The Lucky Ones

One Family and the Extraordinary Invention of Chinese America
The Lucky Ones: One Family and the Extraordinary Invention of Chinese America. Houghton Harcourt. 2010. c.304p. photogs. ISBN 9780618651160. $26. HIST
The entrance of a new immigrant ethnic group into the American middle class is often studied through numbers and statistics; however, Ngai (history, Columbia Univ.; Impossible Subjects: Illegal Aliens and the Making of Modern America) approaches the creation of the Chinese American middle class experience through a three-generation narrative of the Tape Family, beginning with Joseph Tape and Mary McGaldery Tape—or Jeu Dip (in Mandarin Zhao Qia) and Mary, whose Chinese name was never recorded.
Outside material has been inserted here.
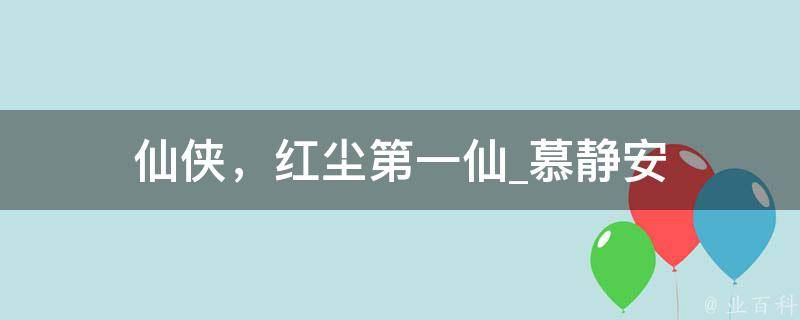 仙侠，红尘第一仙_慕静安

@ 业百科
Their story encapsulates their complex mission to attain the comforts of middle class existence by adopting the culture of the American marketplace—anglicizing their surname, living away from San Francisco's Chinatown and other Chinese, and distancing themselves from the traditional manual labors of immigrants. The Tapes were crusaders of equal rights for Chinese and fought to desegregate the schools, yet their motives were as self-promoting as they were altruistic.
VERDICT Ngai has written a remarkable chronicle of one particular multigenerational family. This scholarly, heavily footnoted book can be read by both laypersons and serious scholars interested in minority American history, social change, and ethnic studies.